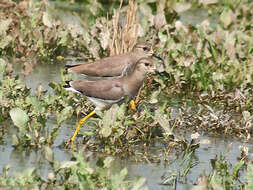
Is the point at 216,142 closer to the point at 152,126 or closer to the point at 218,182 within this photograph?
the point at 152,126

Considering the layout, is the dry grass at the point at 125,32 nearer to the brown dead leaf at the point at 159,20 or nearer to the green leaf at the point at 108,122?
the brown dead leaf at the point at 159,20

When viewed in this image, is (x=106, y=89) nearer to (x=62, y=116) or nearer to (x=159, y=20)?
(x=62, y=116)

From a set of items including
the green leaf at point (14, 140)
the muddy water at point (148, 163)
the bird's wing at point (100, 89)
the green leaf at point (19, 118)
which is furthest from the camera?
the bird's wing at point (100, 89)

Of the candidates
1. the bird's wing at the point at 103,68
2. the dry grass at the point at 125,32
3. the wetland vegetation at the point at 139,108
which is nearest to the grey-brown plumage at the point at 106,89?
the wetland vegetation at the point at 139,108

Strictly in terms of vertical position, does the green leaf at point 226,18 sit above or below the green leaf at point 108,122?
above

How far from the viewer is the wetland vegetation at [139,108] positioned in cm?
558

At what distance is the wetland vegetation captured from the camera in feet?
18.3

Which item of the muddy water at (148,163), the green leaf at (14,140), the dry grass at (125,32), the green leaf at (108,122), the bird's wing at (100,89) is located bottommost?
the muddy water at (148,163)

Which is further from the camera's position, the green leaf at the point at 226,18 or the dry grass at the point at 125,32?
the green leaf at the point at 226,18

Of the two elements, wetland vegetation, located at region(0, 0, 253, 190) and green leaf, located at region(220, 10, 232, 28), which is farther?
green leaf, located at region(220, 10, 232, 28)

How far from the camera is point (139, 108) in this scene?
8.11 meters

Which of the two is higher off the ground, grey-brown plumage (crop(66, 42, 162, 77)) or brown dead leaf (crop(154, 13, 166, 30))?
brown dead leaf (crop(154, 13, 166, 30))

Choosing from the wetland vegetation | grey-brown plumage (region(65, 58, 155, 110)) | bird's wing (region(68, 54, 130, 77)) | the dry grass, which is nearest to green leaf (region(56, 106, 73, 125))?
the wetland vegetation

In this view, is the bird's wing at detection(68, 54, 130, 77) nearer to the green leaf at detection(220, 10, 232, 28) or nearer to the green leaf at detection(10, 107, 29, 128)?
the green leaf at detection(10, 107, 29, 128)
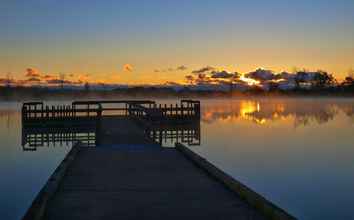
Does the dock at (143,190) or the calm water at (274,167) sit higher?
the dock at (143,190)

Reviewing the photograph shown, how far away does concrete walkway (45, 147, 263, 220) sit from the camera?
6.96 meters

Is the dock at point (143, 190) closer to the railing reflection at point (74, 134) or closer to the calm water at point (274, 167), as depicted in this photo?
the calm water at point (274, 167)

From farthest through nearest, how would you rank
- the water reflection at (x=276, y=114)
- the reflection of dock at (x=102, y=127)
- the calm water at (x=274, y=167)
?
the water reflection at (x=276, y=114)
the reflection of dock at (x=102, y=127)
the calm water at (x=274, y=167)

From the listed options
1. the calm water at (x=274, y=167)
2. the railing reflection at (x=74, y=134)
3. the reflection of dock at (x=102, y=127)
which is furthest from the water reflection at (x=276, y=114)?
the calm water at (x=274, y=167)

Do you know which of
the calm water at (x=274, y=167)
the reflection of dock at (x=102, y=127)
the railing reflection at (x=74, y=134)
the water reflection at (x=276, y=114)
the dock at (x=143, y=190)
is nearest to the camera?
the dock at (x=143, y=190)

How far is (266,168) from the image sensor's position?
657 inches

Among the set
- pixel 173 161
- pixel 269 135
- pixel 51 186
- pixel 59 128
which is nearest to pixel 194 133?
pixel 269 135

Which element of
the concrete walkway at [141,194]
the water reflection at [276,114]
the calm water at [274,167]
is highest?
the concrete walkway at [141,194]

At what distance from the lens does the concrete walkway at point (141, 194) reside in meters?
6.96

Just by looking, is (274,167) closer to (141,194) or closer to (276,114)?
(141,194)

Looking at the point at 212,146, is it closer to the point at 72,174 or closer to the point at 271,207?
the point at 72,174

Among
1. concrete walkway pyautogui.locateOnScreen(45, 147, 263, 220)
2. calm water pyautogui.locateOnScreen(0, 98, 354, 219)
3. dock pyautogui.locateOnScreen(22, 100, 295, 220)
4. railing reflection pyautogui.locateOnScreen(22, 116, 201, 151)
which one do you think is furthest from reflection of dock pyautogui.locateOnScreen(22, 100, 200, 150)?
concrete walkway pyautogui.locateOnScreen(45, 147, 263, 220)

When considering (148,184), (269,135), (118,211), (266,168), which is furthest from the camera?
(269,135)

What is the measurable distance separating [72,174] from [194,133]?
19480mm
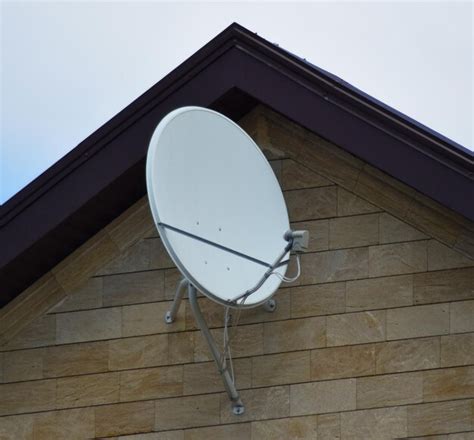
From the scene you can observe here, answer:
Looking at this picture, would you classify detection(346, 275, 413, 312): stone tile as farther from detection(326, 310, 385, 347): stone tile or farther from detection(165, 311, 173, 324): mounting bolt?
detection(165, 311, 173, 324): mounting bolt

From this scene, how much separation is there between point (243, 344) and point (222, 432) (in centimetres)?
71

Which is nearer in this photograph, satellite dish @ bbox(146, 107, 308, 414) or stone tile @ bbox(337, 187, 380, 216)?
satellite dish @ bbox(146, 107, 308, 414)

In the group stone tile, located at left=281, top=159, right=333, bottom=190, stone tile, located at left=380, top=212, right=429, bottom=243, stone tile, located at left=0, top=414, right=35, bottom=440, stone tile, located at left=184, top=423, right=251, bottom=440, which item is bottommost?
stone tile, located at left=184, top=423, right=251, bottom=440

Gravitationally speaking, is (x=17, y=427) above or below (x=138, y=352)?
below

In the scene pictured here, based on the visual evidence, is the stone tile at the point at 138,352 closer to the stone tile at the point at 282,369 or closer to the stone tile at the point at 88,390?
the stone tile at the point at 88,390

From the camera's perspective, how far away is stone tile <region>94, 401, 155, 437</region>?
15.3 meters

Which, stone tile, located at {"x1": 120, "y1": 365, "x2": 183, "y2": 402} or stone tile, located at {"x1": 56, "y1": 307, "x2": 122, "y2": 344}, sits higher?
stone tile, located at {"x1": 56, "y1": 307, "x2": 122, "y2": 344}

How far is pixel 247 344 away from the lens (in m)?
15.4

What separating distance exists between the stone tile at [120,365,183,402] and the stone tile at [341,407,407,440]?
4.38 ft

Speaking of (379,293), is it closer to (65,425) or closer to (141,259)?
(141,259)

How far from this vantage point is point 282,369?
15.2 meters

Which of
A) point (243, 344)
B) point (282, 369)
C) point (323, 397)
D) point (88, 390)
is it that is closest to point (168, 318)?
point (243, 344)

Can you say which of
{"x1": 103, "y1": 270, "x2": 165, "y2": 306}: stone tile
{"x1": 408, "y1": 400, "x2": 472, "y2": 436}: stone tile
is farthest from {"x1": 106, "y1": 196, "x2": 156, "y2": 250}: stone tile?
{"x1": 408, "y1": 400, "x2": 472, "y2": 436}: stone tile

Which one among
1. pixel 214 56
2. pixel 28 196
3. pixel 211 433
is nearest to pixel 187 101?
pixel 214 56
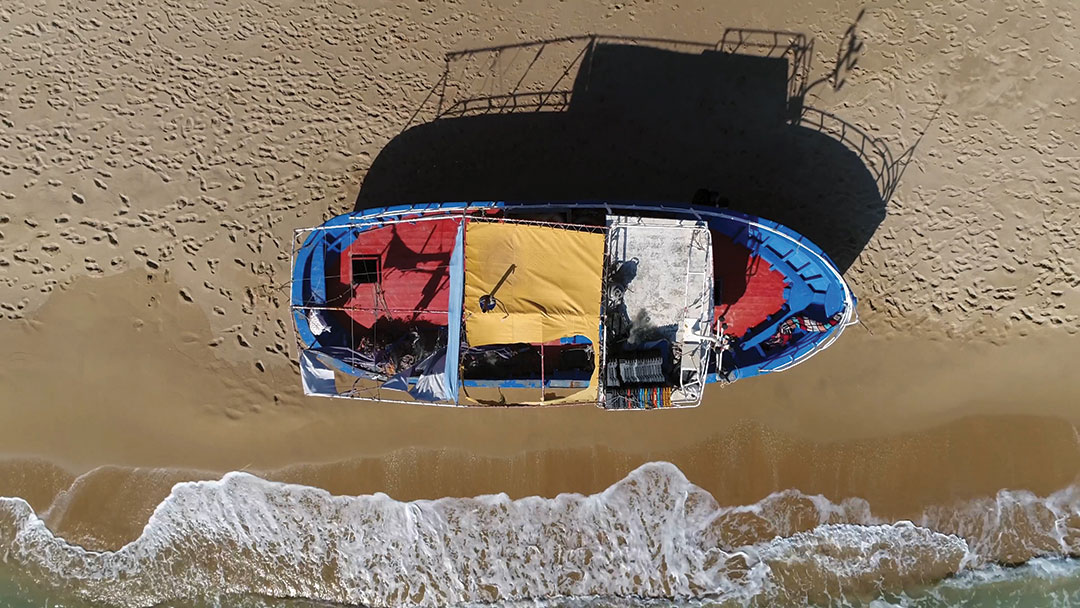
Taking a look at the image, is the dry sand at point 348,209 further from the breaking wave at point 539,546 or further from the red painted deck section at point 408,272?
the red painted deck section at point 408,272

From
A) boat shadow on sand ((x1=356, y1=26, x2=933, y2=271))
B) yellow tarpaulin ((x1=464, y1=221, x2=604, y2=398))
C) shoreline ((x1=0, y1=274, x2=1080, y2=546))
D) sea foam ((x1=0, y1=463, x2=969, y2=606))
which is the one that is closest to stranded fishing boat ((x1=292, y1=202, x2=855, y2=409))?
yellow tarpaulin ((x1=464, y1=221, x2=604, y2=398))

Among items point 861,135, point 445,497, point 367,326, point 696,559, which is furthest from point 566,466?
point 861,135

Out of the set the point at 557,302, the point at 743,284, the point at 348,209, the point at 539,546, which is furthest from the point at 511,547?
the point at 348,209

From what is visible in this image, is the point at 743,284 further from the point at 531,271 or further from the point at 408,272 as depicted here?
the point at 408,272

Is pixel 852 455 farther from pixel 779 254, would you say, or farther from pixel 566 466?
pixel 566 466

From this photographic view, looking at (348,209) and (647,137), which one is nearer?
(647,137)

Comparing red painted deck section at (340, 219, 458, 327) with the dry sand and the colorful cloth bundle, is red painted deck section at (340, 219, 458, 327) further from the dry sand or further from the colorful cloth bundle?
the colorful cloth bundle
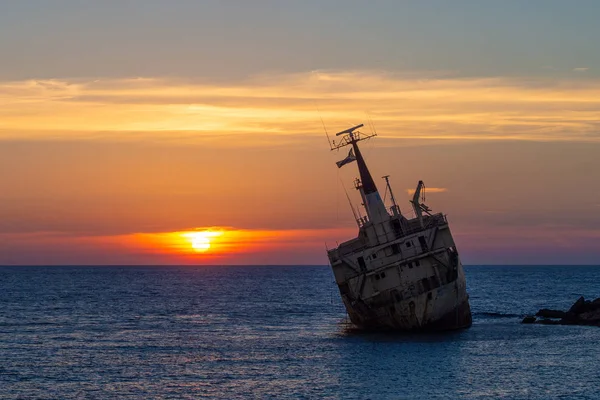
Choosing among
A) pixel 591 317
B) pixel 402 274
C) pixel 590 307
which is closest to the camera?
pixel 402 274

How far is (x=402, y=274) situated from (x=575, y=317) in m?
27.3

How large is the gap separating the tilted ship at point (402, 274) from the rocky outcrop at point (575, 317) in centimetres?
1660

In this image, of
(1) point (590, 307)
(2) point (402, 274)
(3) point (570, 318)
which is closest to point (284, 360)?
(2) point (402, 274)

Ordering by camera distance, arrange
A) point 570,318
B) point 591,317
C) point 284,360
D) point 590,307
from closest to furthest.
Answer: point 284,360
point 591,317
point 570,318
point 590,307

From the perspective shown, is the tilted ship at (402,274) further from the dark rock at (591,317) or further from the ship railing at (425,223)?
the dark rock at (591,317)

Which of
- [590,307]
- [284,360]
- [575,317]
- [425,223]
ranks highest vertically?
[425,223]

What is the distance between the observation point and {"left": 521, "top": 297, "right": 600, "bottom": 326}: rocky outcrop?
8400cm

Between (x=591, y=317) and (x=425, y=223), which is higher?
(x=425, y=223)

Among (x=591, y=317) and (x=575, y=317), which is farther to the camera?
(x=575, y=317)

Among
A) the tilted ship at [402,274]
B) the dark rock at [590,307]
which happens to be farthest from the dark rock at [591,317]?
the tilted ship at [402,274]

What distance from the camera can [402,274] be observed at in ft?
222

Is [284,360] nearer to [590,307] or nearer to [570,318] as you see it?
[570,318]

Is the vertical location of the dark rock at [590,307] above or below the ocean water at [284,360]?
below

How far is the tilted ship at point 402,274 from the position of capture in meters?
67.6
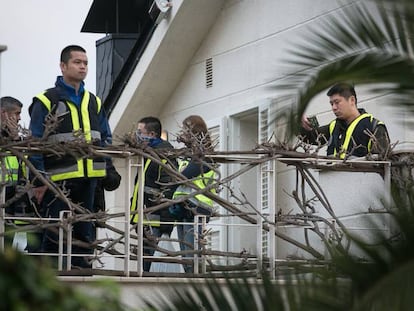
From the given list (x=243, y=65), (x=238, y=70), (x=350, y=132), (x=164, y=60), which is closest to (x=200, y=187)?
(x=350, y=132)

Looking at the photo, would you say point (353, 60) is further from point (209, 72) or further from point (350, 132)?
point (209, 72)

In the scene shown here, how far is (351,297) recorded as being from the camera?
250 inches

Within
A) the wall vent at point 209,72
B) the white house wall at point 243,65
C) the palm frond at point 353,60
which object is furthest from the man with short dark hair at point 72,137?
the wall vent at point 209,72

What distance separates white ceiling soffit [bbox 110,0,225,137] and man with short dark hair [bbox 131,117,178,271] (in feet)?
19.9

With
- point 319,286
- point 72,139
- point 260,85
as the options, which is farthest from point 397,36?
point 260,85

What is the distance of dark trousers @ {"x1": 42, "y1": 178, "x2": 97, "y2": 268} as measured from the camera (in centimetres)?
1216

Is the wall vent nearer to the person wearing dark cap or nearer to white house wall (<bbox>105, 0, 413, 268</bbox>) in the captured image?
white house wall (<bbox>105, 0, 413, 268</bbox>)

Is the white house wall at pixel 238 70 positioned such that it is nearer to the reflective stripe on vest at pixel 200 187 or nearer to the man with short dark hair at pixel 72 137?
the reflective stripe on vest at pixel 200 187

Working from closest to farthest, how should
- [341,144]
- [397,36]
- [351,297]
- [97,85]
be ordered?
1. [351,297]
2. [397,36]
3. [341,144]
4. [97,85]

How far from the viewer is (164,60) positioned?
20.9 m

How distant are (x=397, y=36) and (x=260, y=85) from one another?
11689 mm

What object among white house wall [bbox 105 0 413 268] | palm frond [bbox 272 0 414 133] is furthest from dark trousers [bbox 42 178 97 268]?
palm frond [bbox 272 0 414 133]

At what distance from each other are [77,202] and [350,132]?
234cm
────────
## GOAL:
Find the line that contains "What is the distance of" in the listing above. Retype it and every line after it up to the last, exactly, and nothing else.

## WRITTEN RESPONSE:
What is the distance of dark trousers @ {"x1": 42, "y1": 178, "x2": 97, "y2": 268} as measured from the camera (in centimetres)?
1216

Is the wall vent nearer to the person wearing dark cap or nearer to white house wall (<bbox>105, 0, 413, 268</bbox>) in the captured image?
white house wall (<bbox>105, 0, 413, 268</bbox>)

Is the white house wall at pixel 238 70 positioned such that it is nearer to the reflective stripe on vest at pixel 200 187 or nearer to the man with short dark hair at pixel 72 137?
the reflective stripe on vest at pixel 200 187

Working from closest to farthest, how should
- [341,144]
- [397,36]
- [351,297]
- [97,85]
be ordered?
1. [351,297]
2. [397,36]
3. [341,144]
4. [97,85]

How far from the viewer is (164,60) positioned?
20.9 m

How distant are (x=397, y=36) and (x=260, y=85) from one another?
11689 mm

What object among white house wall [bbox 105 0 413 268] | palm frond [bbox 272 0 414 133] is furthest from dark trousers [bbox 42 178 97 268]?
palm frond [bbox 272 0 414 133]

At what distance from each other are [77,202] and [350,132]?
234cm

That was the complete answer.